Problem statement:
Rename "bird head" to "bird's head" everywhere it occurs in the items below, and write the items out again with nothing else changed. Leave the pictures out.

------ Available data

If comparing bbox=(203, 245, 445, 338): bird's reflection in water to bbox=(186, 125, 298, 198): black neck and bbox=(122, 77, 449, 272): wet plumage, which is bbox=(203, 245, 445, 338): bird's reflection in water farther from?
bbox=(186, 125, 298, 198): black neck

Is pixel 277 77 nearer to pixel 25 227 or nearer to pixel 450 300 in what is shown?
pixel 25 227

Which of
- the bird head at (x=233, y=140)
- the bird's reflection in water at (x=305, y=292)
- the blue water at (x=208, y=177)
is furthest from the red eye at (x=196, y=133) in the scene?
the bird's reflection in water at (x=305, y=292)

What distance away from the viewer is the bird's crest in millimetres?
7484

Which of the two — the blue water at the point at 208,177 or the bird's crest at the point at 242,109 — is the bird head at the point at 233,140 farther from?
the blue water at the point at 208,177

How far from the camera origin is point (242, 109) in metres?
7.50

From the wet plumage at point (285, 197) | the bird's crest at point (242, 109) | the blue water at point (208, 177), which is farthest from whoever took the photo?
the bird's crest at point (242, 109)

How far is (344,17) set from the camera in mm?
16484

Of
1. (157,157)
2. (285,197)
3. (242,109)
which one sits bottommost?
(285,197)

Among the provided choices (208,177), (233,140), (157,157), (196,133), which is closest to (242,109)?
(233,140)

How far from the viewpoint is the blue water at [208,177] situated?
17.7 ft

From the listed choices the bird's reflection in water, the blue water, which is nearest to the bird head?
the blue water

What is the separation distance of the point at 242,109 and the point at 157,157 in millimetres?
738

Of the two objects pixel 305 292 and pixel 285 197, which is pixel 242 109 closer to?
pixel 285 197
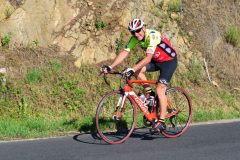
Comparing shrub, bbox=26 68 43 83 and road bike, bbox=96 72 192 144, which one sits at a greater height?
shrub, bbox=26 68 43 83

------------

Exercise result:
If comparing bbox=(203, 245, 445, 338): bird's reflection in water to bbox=(186, 125, 298, 198): black neck and bbox=(122, 77, 449, 272): wet plumage, which is bbox=(203, 245, 445, 338): bird's reflection in water farther from?
bbox=(186, 125, 298, 198): black neck

Is pixel 277 77 nearer to pixel 25 227 or nearer to pixel 450 300 in what is shown?
pixel 25 227

Which of
- the bird's head at (x=233, y=140)
- the bird's reflection in water at (x=305, y=292)
- the blue water at (x=208, y=177)
is furthest from the red eye at (x=196, y=133) in the scene?
the bird's reflection in water at (x=305, y=292)

What distance away from the viewer is the bird's crest in millimetres?
7484

Which of the two — the blue water at the point at 208,177 or the bird's crest at the point at 242,109 — is the bird's head at the point at 233,140 farther from?
the blue water at the point at 208,177

How far from the camera origin is point (242, 109) in metres?
7.50

From the wet plumage at point (285, 197) | the bird's crest at point (242, 109) | the blue water at point (208, 177), which is farthest from whoever took the photo?
the bird's crest at point (242, 109)

How far is (344,17) set from the camera in mm?
16484

Of
1. (157,157)
2. (285,197)
3. (242,109)
which one sits bottommost?
(285,197)

Among the provided choices (208,177), (233,140), (157,157), (196,133), which is closest to (242,109)?
(233,140)

How far from the viewpoint is the blue water at [208,177] situated?
17.7 ft

From the listed choices the bird's reflection in water, the blue water, which is nearest to the bird's head?
the blue water

What is the separation distance of the point at 242,109 and the point at 157,157 in millimetres?
738

Of the two objects pixel 305 292 and pixel 285 197, which is pixel 242 109 closer to?
pixel 285 197
Comparing shrub, bbox=26 68 43 83 and road bike, bbox=96 72 192 144, which one sits at a greater height?
shrub, bbox=26 68 43 83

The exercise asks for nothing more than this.